--- START Supplied entries ---

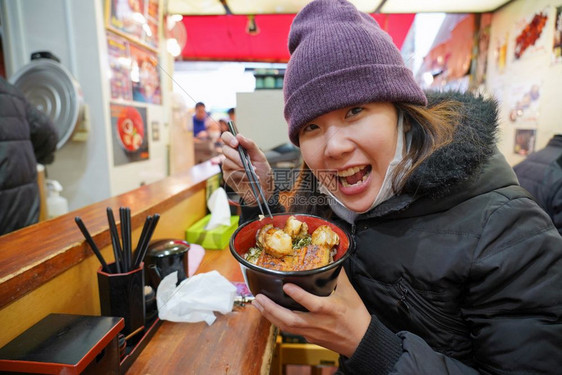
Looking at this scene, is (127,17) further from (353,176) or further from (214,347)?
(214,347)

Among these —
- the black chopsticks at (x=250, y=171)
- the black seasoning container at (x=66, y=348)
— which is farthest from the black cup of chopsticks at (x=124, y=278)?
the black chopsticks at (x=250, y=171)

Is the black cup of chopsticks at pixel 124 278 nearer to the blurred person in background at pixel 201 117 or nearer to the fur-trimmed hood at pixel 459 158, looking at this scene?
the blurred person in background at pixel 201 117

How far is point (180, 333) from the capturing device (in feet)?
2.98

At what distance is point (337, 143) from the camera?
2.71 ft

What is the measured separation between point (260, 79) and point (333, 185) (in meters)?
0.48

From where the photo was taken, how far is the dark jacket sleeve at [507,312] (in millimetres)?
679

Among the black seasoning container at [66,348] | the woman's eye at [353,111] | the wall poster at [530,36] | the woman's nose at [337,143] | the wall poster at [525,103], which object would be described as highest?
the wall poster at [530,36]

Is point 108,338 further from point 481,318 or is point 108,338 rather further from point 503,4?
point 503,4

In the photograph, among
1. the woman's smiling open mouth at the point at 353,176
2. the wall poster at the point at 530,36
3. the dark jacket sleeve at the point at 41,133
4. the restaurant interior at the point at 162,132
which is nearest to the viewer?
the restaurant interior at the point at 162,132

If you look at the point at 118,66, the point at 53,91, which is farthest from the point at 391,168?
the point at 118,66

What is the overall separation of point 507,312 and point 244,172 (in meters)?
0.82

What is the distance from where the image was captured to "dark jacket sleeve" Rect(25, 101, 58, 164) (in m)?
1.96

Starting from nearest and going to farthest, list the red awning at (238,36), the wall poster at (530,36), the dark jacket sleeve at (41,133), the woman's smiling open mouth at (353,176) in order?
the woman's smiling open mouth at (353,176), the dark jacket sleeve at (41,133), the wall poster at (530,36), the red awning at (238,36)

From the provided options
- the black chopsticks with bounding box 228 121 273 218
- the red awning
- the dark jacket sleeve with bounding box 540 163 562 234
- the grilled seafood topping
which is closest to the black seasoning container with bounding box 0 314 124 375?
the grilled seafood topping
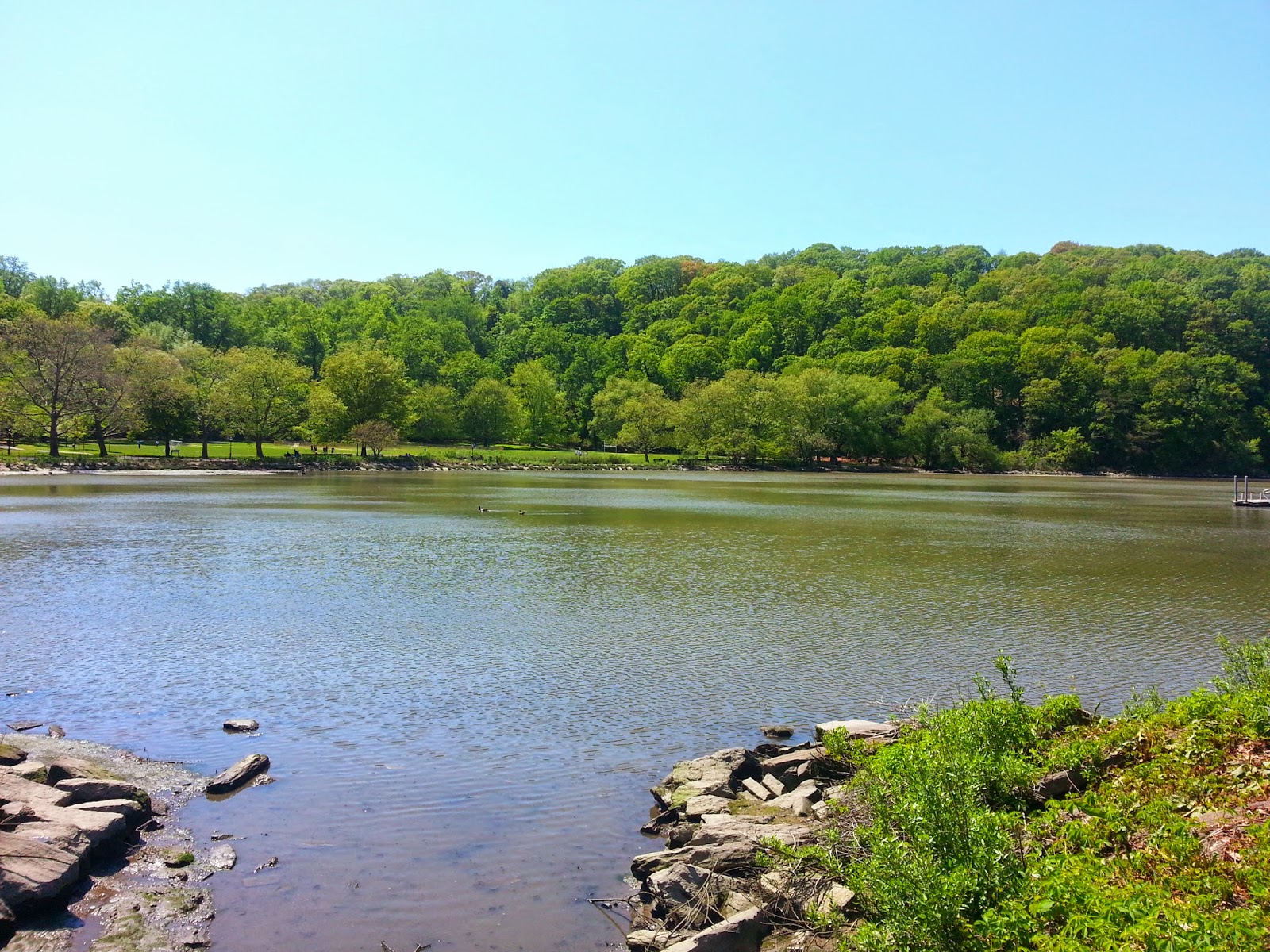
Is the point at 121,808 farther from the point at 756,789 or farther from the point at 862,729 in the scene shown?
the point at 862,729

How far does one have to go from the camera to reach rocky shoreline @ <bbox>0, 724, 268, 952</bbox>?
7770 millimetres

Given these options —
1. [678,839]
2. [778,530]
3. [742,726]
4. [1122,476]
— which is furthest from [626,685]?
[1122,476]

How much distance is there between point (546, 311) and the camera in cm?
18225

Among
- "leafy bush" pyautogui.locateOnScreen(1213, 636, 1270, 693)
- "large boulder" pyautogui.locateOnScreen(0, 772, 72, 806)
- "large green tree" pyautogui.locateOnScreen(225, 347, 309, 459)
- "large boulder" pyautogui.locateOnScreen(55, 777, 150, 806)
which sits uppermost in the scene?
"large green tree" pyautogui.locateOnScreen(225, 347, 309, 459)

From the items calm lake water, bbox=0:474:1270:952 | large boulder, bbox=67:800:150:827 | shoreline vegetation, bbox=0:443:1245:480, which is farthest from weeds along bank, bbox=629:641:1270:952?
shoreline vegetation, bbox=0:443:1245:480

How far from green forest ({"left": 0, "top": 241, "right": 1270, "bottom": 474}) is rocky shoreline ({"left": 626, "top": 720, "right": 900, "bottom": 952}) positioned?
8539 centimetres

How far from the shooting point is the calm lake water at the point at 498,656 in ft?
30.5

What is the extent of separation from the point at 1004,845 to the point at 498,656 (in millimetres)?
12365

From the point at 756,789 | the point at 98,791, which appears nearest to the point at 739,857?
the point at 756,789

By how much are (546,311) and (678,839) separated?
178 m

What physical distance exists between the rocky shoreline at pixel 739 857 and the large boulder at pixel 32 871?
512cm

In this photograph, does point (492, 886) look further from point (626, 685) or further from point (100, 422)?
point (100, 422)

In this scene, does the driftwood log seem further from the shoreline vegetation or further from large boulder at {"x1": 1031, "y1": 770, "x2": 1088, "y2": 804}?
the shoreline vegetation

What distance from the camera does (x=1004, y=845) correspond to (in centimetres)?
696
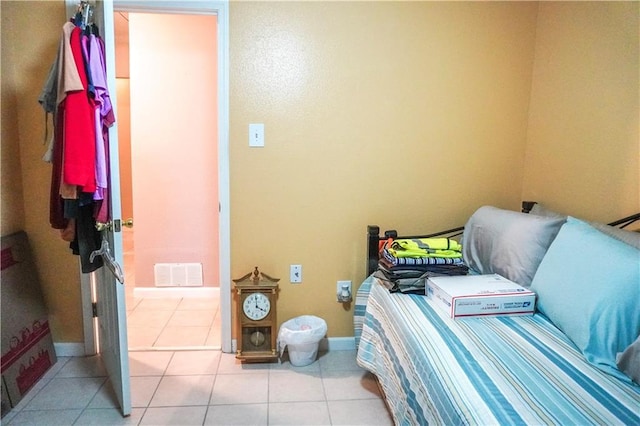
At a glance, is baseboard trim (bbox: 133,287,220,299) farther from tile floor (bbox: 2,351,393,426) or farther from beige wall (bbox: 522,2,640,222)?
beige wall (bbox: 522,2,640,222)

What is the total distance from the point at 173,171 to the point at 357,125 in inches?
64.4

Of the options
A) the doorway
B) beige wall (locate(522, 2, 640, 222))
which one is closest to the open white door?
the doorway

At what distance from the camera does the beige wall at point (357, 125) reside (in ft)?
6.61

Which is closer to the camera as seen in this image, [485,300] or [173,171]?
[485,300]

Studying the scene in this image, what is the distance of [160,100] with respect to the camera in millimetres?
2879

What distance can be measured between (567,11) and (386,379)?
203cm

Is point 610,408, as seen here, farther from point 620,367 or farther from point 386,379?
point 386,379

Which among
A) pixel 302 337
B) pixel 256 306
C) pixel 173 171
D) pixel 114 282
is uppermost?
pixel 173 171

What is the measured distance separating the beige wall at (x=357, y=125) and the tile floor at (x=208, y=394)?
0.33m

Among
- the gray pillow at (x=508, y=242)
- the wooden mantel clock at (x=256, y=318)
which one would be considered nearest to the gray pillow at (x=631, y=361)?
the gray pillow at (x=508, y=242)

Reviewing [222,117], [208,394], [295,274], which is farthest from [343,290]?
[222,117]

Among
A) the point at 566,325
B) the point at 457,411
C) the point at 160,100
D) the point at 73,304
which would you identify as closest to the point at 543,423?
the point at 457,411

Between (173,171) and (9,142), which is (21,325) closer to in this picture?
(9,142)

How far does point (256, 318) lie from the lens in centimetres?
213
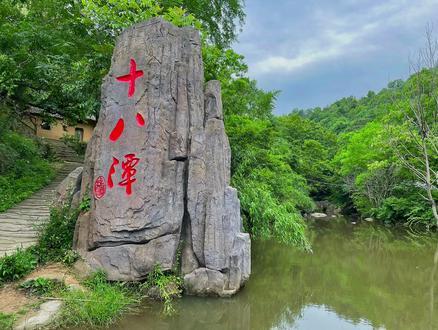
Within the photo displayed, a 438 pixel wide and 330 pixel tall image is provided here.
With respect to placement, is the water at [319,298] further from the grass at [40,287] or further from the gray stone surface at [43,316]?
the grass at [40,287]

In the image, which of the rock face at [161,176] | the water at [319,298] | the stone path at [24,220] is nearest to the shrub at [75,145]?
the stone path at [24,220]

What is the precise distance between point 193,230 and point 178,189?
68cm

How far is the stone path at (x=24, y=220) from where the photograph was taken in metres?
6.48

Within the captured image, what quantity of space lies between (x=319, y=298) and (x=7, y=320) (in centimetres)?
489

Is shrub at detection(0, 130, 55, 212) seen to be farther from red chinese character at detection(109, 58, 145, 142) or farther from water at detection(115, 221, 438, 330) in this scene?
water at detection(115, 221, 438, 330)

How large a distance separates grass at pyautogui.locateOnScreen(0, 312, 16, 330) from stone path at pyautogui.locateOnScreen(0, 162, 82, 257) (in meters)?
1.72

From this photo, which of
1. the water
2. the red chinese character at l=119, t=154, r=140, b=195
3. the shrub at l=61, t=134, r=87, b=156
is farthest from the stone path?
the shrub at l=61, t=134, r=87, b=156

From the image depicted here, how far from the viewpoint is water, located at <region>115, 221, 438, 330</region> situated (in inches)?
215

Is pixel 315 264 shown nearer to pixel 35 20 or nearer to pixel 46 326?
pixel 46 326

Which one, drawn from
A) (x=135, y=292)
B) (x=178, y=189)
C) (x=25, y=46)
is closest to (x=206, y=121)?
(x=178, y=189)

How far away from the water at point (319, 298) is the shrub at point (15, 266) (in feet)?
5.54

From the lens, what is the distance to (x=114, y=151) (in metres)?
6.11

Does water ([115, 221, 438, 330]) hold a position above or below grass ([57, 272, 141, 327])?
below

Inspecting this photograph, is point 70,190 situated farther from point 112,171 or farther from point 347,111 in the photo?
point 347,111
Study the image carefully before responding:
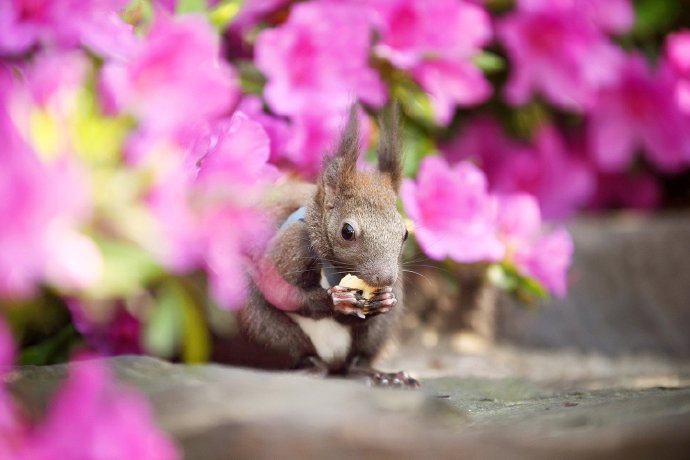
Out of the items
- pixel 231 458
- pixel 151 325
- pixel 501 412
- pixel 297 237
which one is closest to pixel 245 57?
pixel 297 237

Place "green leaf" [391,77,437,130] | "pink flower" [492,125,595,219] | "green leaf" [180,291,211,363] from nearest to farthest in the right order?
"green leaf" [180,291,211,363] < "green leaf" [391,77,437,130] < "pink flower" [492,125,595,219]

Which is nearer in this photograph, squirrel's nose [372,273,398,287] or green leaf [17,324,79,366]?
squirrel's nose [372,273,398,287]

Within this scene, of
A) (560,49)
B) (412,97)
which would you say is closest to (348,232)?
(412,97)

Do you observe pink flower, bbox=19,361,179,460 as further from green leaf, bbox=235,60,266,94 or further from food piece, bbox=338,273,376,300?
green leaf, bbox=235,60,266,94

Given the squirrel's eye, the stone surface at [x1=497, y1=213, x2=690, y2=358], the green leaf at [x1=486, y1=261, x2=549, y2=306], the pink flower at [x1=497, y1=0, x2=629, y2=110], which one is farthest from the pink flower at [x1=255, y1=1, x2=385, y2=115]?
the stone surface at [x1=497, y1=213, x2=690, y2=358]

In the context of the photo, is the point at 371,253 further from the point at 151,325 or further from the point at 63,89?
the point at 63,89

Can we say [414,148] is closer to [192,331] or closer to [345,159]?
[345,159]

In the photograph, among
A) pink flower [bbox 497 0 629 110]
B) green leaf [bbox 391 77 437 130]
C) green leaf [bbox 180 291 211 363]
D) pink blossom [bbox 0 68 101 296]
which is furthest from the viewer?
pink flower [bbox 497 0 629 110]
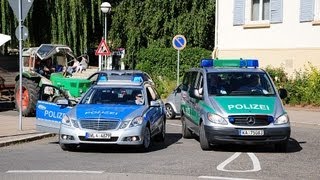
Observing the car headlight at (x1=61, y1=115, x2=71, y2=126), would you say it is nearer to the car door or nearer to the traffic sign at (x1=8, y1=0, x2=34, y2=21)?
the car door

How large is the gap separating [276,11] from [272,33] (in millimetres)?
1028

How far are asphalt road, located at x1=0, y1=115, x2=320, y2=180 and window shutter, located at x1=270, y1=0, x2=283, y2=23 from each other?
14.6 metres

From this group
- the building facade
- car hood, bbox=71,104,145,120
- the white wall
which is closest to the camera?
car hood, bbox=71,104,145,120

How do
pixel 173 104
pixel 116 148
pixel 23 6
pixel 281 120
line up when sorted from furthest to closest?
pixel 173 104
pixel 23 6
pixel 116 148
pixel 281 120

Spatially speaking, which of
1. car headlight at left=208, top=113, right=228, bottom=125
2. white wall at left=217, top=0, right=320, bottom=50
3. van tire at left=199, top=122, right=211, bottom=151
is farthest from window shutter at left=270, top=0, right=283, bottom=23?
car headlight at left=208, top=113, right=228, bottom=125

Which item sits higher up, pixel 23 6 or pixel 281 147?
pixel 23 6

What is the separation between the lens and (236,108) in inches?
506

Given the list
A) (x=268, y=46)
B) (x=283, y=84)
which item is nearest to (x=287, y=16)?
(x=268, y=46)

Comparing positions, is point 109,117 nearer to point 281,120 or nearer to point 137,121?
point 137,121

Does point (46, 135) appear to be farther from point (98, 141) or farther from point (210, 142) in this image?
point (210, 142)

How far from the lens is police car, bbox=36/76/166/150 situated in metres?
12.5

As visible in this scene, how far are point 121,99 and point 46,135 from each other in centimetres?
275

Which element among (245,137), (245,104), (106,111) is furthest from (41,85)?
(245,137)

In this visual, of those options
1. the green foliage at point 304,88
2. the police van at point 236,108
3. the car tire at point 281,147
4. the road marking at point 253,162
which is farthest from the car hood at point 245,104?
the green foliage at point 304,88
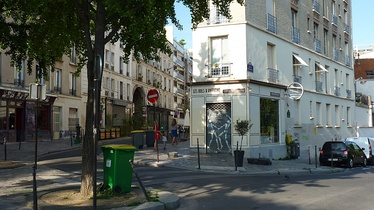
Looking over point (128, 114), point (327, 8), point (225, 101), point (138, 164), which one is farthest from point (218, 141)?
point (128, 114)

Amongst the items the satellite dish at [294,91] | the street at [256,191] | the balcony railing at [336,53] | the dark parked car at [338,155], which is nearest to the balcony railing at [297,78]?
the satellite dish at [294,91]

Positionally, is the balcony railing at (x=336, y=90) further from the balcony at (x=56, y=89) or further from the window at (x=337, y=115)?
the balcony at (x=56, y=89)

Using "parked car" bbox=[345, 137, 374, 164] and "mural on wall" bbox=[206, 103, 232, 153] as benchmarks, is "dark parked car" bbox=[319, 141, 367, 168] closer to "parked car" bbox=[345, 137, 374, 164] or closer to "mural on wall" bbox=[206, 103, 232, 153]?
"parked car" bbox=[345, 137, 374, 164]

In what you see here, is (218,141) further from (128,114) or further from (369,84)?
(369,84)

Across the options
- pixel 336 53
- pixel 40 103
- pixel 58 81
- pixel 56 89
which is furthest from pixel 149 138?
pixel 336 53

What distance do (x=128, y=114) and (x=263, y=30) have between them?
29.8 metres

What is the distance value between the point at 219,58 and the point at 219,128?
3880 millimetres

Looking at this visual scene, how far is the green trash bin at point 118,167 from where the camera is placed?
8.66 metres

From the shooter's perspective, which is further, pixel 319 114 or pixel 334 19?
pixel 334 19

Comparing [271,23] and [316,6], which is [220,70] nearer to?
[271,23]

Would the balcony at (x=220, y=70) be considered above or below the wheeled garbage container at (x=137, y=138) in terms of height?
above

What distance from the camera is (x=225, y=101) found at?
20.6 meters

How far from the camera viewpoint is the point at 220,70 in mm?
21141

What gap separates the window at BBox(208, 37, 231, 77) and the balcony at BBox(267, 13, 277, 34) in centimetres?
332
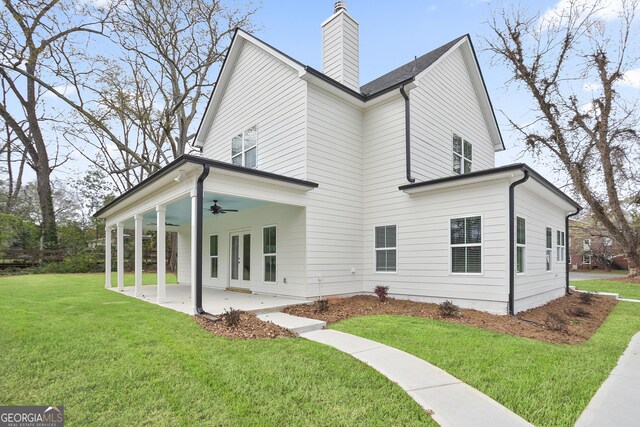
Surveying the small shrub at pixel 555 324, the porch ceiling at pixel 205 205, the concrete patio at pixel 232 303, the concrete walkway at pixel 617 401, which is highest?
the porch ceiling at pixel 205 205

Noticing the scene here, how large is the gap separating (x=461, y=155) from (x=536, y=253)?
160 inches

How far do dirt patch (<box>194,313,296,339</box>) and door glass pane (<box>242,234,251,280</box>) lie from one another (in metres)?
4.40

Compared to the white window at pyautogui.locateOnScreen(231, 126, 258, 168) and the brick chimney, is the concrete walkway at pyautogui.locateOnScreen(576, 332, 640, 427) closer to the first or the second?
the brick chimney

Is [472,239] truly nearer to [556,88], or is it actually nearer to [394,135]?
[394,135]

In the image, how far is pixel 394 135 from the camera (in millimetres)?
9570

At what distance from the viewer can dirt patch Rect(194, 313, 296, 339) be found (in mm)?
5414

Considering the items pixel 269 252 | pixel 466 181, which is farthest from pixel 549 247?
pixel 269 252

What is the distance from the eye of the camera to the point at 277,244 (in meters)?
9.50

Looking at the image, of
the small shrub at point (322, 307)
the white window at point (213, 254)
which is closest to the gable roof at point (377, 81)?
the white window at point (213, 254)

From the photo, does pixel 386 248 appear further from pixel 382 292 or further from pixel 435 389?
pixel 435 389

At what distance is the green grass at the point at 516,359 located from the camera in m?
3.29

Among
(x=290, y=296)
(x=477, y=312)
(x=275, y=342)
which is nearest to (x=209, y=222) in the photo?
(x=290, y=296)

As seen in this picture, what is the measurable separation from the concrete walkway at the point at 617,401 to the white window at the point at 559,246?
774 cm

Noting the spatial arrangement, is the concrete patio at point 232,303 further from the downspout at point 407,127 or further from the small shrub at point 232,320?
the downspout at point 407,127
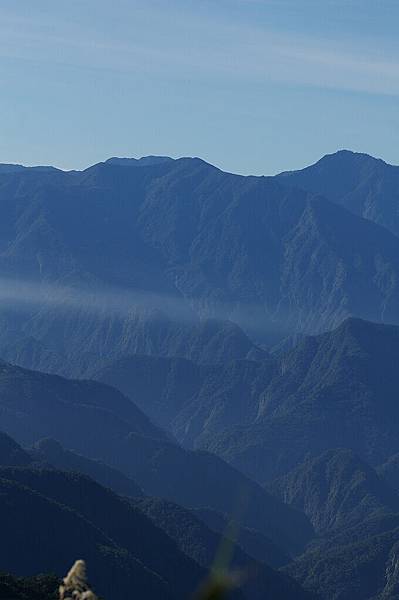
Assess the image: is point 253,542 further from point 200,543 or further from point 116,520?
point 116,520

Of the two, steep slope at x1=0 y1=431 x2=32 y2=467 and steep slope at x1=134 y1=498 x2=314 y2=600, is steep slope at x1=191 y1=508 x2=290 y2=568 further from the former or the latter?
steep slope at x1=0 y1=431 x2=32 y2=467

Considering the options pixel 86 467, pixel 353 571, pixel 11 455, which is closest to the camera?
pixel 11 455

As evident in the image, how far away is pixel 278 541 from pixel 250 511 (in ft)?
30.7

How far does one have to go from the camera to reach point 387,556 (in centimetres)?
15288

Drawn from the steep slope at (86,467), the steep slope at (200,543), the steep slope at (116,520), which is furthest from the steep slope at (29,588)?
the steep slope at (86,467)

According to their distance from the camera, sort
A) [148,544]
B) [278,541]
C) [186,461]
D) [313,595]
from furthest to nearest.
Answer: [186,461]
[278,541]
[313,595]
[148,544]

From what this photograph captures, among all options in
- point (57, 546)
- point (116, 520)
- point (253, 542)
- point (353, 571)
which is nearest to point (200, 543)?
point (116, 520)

--- END Supplied entries ---

Set task: Leave out all pictures and retype precisely the lines that run from the line containing "As seen in this picture, what" to the last line of the records.

Correct response:
As seen in this picture, what is the measurable separation from the concrete walkway at the point at 617,401 to the white window at the point at 559,246?
774 cm

Noting the spatial arrangement, is the concrete patio at point 232,303 further from the downspout at point 407,127 or further from the small shrub at point 232,320?
the downspout at point 407,127
Assess the image: is point 253,542 further from point 200,543 or further from point 116,520?
point 116,520

Of the two, steep slope at x1=0 y1=431 x2=32 y2=467 and steep slope at x1=134 y1=498 x2=314 y2=600, is steep slope at x1=191 y1=508 x2=290 y2=568 further from the former or the latter?
steep slope at x1=0 y1=431 x2=32 y2=467

Considering the options pixel 86 467, pixel 353 571, pixel 11 455, which is closest to the camera?
pixel 11 455

As evident in the image, how far away is pixel 278 541 from pixel 250 511 (in ft)?
30.7

How far does one have to go from the camera to reach point 387,556 (in centimetres)?
15288

Drawn from the steep slope at (86,467), the steep slope at (200,543), the steep slope at (116,520), which is furthest from the steep slope at (29,588)?
the steep slope at (86,467)

According to their distance from the camera, sort
A) [148,544]
B) [278,541]
C) [186,461]
D) [313,595]
from furthest to nearest.
Answer: [186,461]
[278,541]
[313,595]
[148,544]

From what this photograph captures, among all options in
- point (57, 546)
- point (116, 520)
- point (253, 542)
- point (353, 571)
which is nearest to point (200, 543)?
point (116, 520)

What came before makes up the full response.